Второе Основание (Азимов) - страница 4

Но вся роскошь Калгана, все его процветание не радовали Мула.

Все боялись его, подчинялись ему, возможно, даже уважали его… на расстоянии. Но кто бы взглянул на него без потаенной гадливости? Только те, кого он обратил. А велика ли цена такой искусственной преданности?

В ней не хватало души. Он мог бы присвоить себе любые титулы, мог бы устраивать церемониальные приемы, наслаждаясь всяческими знаками преклонения, но и это ничего бы не изменило. Лучше — точнее, не хуже — быть Первым Гражданином и никому не показываться.

Внезапно он ощутил мощное, жестокое желание. Ни одна пядь Галактики не должна быть вне его власти! Пять лет он бездействовал, похоронив себя здесь, на Калгане, из-за туманной угрозы невидимого, неслышимого и неведомого Второго Основания!

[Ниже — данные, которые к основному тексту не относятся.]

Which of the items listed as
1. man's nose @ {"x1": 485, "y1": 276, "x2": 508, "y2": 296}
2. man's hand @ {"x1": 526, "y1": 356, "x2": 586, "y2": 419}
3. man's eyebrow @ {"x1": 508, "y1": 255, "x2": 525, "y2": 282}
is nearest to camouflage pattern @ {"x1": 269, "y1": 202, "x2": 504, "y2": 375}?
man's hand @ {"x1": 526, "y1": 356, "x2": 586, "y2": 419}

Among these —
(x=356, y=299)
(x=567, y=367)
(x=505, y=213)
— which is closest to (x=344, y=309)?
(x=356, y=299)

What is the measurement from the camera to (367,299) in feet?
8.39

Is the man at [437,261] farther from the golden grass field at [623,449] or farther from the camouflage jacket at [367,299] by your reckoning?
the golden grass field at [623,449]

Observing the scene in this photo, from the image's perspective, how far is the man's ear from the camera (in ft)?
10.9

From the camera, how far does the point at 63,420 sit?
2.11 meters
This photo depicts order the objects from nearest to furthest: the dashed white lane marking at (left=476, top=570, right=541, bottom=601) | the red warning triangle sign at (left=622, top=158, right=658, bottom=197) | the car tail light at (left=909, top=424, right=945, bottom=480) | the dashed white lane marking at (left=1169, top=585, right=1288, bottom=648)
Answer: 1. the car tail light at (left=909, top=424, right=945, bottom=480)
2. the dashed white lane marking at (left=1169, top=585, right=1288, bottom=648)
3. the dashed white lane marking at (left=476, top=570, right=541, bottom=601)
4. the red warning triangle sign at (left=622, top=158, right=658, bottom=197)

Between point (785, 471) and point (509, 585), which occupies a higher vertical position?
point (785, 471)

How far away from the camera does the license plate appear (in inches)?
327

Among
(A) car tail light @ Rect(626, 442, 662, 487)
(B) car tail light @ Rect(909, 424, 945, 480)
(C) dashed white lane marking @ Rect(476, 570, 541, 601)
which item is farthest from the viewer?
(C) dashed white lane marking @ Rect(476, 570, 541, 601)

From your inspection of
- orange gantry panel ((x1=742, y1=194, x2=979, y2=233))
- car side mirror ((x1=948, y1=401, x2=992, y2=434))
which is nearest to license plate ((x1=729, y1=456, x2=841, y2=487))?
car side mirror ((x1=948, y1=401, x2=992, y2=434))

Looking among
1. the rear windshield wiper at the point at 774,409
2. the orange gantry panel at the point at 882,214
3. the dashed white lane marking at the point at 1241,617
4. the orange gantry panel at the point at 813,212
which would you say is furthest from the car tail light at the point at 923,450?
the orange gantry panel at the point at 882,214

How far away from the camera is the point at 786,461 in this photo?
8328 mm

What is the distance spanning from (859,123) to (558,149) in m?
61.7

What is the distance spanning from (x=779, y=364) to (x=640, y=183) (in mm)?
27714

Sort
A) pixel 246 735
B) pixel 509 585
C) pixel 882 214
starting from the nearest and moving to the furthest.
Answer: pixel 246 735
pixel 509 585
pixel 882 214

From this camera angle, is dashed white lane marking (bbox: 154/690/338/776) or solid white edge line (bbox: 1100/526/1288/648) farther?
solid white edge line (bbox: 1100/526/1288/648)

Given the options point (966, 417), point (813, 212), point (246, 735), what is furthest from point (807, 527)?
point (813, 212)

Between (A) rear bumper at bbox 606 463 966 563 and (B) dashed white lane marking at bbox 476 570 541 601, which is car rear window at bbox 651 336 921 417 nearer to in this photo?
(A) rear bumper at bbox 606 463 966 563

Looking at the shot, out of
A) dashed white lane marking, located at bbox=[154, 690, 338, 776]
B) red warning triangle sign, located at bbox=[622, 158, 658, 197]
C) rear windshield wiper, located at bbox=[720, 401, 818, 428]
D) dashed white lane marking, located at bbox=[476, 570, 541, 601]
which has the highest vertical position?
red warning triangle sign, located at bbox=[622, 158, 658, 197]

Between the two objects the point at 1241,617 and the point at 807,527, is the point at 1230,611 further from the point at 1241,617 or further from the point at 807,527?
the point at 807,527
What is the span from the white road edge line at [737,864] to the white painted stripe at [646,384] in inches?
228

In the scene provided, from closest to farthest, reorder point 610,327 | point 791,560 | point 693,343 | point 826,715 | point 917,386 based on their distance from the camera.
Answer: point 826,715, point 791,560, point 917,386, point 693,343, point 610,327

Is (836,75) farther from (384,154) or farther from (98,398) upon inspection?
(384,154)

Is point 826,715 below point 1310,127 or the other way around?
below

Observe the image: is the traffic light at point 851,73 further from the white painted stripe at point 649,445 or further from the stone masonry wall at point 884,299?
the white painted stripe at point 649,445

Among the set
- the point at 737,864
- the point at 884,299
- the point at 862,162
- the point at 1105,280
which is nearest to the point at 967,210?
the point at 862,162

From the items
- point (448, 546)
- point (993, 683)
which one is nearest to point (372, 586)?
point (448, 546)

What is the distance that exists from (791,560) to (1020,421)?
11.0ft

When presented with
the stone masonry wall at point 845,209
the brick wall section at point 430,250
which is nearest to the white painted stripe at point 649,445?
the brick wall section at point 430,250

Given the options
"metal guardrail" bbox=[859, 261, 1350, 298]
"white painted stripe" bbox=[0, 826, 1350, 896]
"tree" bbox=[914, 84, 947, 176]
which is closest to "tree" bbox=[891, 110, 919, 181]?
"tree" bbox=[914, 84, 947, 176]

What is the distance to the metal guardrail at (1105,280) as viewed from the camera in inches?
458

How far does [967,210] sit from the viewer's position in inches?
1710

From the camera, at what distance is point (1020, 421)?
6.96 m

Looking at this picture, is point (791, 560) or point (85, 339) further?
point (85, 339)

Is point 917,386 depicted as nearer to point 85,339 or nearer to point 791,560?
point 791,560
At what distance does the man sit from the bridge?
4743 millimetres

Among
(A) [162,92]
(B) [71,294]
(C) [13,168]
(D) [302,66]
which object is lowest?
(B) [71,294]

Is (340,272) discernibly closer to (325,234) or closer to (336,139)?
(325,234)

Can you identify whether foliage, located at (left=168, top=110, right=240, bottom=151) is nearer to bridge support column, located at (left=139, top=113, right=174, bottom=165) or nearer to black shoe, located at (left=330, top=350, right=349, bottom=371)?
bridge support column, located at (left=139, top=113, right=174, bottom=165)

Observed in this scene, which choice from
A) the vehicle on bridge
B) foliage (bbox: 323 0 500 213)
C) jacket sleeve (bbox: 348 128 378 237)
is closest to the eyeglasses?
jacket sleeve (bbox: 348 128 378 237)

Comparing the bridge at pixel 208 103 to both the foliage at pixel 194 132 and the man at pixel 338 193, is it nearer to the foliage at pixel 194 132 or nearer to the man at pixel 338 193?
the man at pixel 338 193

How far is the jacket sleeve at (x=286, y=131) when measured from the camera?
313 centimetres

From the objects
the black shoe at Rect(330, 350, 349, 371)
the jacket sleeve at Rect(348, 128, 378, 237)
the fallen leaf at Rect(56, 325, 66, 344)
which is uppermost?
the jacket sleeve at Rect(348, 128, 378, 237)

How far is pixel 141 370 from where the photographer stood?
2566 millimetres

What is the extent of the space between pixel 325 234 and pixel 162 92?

Ему было тридцать два года. Не так уж и много… но он чувствовал себя стариком. Тело его, какими бы ментальными силами он не обладал, было слабым.

Каждая звезда, видимая и невидимая, должна принадлежать ему.

Месть всем! Человечеству, которое изгнало его. Галактике, в которую он не вписывался.

Холодный предупредительный огонек зажегся в его мозгу. Он видел путь человека, вошедшего во дворец, и почувствовал его эмоциональную волну.

Он легко распознал ее — Притчер.

Капитан Притчер из бывшего Основания.

Капитан Притчер, на которого не обращали внимания и обходили по службе бюрократы тогдашнего правительства. Капитан Притчер, который шпионил и охотился за ним и в котором он угадал незаурядный талант.

Капитан Притчер, которого он сделал сначала полковником, а потом и генералом, предоставив ему свободу действий в масштабе Галактики.

Генерал Притчер, который был яростным врагом, а сейчас был безоговорочно предан. И все-таки предан не из выгоды, не из любви, а лишь благодаря искусственному обращению.

Мул ощущал сильный и неизменный поверхностный слой преданности и любви, который оттенял каждый эмоциональный всплеск Гана Притчера — он сам наложил его пять лет тому назад. Но под ним таились первоначальные черты: упрямая независимость, непримиримость к насилию, идеализм — даже Мул с трудом различал их.

Дверь позади открылась, и Мул повернулся. Прозрачная стена начала темнеть, и пурпурный сумрачный свет сменился белым сиянием атомных ламп.

Ган Притчер сел на указанное место. При личных свиданиях с Мулом не требовалось ни поклонов, ни коленопреклонений, ни вычурных обращений. Мул был просто Первым Гражданином. К нему обращались, прибавляя лишь «сэр». В его присутствии можно было сидеть и даже поворачиваться к нему спиной, если уж так получалось.